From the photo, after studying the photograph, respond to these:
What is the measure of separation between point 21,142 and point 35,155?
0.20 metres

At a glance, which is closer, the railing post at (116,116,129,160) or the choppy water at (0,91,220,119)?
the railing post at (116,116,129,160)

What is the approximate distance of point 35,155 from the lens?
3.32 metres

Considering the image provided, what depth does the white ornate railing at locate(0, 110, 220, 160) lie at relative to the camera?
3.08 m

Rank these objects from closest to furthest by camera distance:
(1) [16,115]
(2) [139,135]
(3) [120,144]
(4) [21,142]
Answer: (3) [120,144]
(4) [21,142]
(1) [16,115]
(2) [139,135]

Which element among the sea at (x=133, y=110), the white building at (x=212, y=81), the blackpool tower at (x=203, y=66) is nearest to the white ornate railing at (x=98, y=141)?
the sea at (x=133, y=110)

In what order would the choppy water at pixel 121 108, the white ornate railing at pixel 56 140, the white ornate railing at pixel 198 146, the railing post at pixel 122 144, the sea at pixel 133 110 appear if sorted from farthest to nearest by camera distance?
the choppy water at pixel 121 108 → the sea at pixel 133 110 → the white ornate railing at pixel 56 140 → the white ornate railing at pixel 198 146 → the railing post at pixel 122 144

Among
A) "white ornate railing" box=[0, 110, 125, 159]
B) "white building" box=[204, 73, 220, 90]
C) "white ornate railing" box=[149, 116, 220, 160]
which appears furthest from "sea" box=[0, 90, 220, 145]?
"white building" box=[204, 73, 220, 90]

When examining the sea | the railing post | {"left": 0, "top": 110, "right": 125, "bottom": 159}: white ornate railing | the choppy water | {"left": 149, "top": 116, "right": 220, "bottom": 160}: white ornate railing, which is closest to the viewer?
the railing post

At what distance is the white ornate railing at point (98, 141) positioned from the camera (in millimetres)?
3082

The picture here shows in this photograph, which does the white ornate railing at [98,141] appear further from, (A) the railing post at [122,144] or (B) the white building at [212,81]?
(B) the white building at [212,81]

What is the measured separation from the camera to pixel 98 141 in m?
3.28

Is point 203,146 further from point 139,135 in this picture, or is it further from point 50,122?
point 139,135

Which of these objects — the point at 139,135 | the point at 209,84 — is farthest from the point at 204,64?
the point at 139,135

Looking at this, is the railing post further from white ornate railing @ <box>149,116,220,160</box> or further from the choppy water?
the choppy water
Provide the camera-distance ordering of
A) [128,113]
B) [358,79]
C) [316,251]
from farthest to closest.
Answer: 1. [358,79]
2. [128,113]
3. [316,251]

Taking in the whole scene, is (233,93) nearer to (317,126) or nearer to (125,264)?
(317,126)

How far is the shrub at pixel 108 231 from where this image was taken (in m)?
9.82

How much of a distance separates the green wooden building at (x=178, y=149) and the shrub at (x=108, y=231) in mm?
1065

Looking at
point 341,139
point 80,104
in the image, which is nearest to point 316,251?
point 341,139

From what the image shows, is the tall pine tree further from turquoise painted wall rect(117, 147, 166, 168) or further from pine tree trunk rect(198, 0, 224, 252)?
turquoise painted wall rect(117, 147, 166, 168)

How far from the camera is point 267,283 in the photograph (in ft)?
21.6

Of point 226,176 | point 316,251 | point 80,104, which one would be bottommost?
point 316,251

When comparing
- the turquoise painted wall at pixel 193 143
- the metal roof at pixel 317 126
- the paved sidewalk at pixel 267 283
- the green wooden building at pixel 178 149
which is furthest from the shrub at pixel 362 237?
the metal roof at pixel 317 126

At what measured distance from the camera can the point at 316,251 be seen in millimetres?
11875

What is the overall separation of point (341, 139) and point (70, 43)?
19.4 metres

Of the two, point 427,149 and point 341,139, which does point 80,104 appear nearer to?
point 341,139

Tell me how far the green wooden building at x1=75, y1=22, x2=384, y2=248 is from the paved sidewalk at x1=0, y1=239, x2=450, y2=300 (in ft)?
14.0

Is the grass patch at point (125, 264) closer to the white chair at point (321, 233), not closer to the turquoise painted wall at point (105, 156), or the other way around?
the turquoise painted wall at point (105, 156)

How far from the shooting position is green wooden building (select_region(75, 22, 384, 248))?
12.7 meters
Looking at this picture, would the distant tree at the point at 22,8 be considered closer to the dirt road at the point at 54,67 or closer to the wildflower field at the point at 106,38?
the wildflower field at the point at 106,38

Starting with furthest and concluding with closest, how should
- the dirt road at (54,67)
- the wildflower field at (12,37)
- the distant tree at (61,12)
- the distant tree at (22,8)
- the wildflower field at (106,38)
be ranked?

- **Task directions**:
Reproduce all of the entries above word for word, with nothing added, dropped, or changed.

- **Correct answer**:
From the photo, after studying the photograph, respond to these:
What is the measure of separation between point 21,142 and point 35,155?
0.20 metres

At a glance, which is closer, the railing post at (116,116,129,160) or the choppy water at (0,91,220,119)?
the railing post at (116,116,129,160)

What is the approximate distance of point 35,155 from the lens?
3.32 metres

Considering the image provided, what depth does the white ornate railing at locate(0, 110, 220, 160) lie at relative to the camera?
3.08 m

Rank these objects from closest to furthest by camera distance:
(1) [16,115]
(2) [139,135]
(3) [120,144]
(4) [21,142]
Answer: (3) [120,144]
(4) [21,142]
(1) [16,115]
(2) [139,135]

Which element among the sea at (x=133, y=110), the white building at (x=212, y=81), the blackpool tower at (x=203, y=66) is nearest to the white ornate railing at (x=98, y=141)?
the sea at (x=133, y=110)

In what order would the choppy water at pixel 121 108, the white ornate railing at pixel 56 140, the white ornate railing at pixel 198 146, the railing post at pixel 122 144, the sea at pixel 133 110 appear if sorted from farthest to nearest by camera distance?
the choppy water at pixel 121 108 → the sea at pixel 133 110 → the white ornate railing at pixel 56 140 → the white ornate railing at pixel 198 146 → the railing post at pixel 122 144

Among
A) "white ornate railing" box=[0, 110, 125, 159]
B) "white building" box=[204, 73, 220, 90]
C) "white ornate railing" box=[149, 116, 220, 160]
which appears furthest from "sea" box=[0, 90, 220, 145]?
"white building" box=[204, 73, 220, 90]

When examining the sea | the railing post | {"left": 0, "top": 110, "right": 125, "bottom": 159}: white ornate railing | the choppy water | {"left": 149, "top": 116, "right": 220, "bottom": 160}: white ornate railing, which is closest to the viewer?
the railing post

At what distance is the white ornate railing at point (98, 141) positioned from the camera (in millimetres)?
3082

The picture here shows in this photograph, which does the white ornate railing at [98,141] appear further from, (A) the railing post at [122,144] or (B) the white building at [212,81]?
(B) the white building at [212,81]

What is the measured separation from the camera to pixel 98 141 in m?
3.28

Is point 203,146 further from point 139,135 in this picture, or is it further from point 50,122?
point 139,135

Which of these objects — the point at 139,135 | the point at 209,84 — is farthest from the point at 204,64?
the point at 139,135

Looking at this, is the railing post further from white ornate railing @ <box>149,116,220,160</box> or further from the choppy water?
the choppy water
Provide the camera-distance ordering of
A) [128,113]
B) [358,79]
C) [316,251]
from farthest to closest.
Answer: 1. [358,79]
2. [128,113]
3. [316,251]

Taking in the whole scene, is (233,93) nearer to (317,126) or nearer to (125,264)?
(317,126)

How far is the shrub at pixel 108 231 from where this image was taken (in m)?
9.82

How much of a distance separates the green wooden building at (x=178, y=149) and the shrub at (x=108, y=231) in mm?
1065

Looking at
point 341,139
point 80,104
in the image, which is nearest to point 316,251?
point 341,139

From what the image shows, is the tall pine tree further from turquoise painted wall rect(117, 147, 166, 168) or further from pine tree trunk rect(198, 0, 224, 252)?
turquoise painted wall rect(117, 147, 166, 168)

How far from the camera is point 267,283 in the photograph (in ft)?
21.6

Of point 226,176 | point 316,251 | point 80,104, which one would be bottommost?
point 316,251

When comparing
- the turquoise painted wall at pixel 193 143
- the metal roof at pixel 317 126
- the paved sidewalk at pixel 267 283
- the green wooden building at pixel 178 149
which is furthest from the shrub at pixel 362 237?
the metal roof at pixel 317 126

At what measured distance from the camera can the point at 316,251 be seen in millimetres?
11875

What is the overall separation of point (341, 139) and point (70, 43)?
19.4 metres

Of the two, point 427,149 and point 341,139, which does point 80,104 appear nearer to?
point 341,139

Tell me how far the green wooden building at x1=75, y1=22, x2=384, y2=248 is from the paved sidewalk at x1=0, y1=239, x2=450, y2=300 (in ft)?
14.0

Is the grass patch at point (125, 264) closer to the white chair at point (321, 233), not closer to the turquoise painted wall at point (105, 156), or the other way around?
the turquoise painted wall at point (105, 156)

How far from the shooting position is green wooden building (select_region(75, 22, 384, 248))?
12.7 meters
Looking at this picture, would the distant tree at the point at 22,8 be considered closer to the dirt road at the point at 54,67 or closer to the wildflower field at the point at 106,38?
the wildflower field at the point at 106,38

Starting with furthest and concluding with closest, how should
- the dirt road at (54,67)
- the wildflower field at (12,37)
- the distant tree at (61,12)
- the distant tree at (22,8)
- the wildflower field at (106,38)
be ranked?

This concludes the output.